Gatineau Monde Lecture series:
Chalk River nuclear energy and waste facility
Reuel S. Amdur
On February 22, Société Gatineau Monde hosted a conference on the subjects of climate change and reliance on nuclear energy. Speakers were Réal Lalande, Chairman of the Board of Action Climat Outaouais, and Gilles Provost, of the Rassemblement contre la pollution radioactive.
Their presentation had two major foci. First, they dealt with the impact of climate change, especially on the third world but also here, as illustrated by the 2019 inundations in Gatineau. In the global South, climate change has brought on drought with resulting crop failures and loss of livestock. As a consequence, there has been a desperate flight of people heading north, to Europe and the United States.
Well, is nuclear the answer? Can it be the step away from fossil fuels that will apply the brakes on carbon and hence on global warming? Chalk River is a test case.
The Rassemblement has rung the alarm against nuclear. "Their effects could be worse than those of climate change." Furthermore, "Nuclear is an arch-pollutant, for hundreds and thousands of years!" It is the atomic waste that is the problem.
Presenters also cautioned against the move to small nuclear reactors. They are, it is argued, more expensive than green alternatives, and they lack oversight. As well, they also produce the same problematic radioactive waste. While none have yet been built, the federal government is investing money in the private development of these reactors.
Turning to the case of Chalk River, the proposed dump is situated less than a kilometer from the Ottawa River, on whose water millions of Canadians rely for drinking. According to Action Climat Outaouais, this proximity makes contamination of the river "inevitable." The feds plan to turn this project over to the private sector, meaning less control.

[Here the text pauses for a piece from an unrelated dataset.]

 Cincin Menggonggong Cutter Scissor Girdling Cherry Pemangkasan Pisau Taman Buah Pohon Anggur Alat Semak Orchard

Action Climat Outaouais says that the plan is to dump "millions of tonnes of radioactive waste generated over 75 years.. . . Neither the federal government nor the nuclear industry has a coherent plan to manage all the polluting and very dangerous radioactive waste."
While no one knows how to handle nuclear waste, the government continues to create more and more of it. If the feds press the issue on Chalk River, we may all end up drinking it.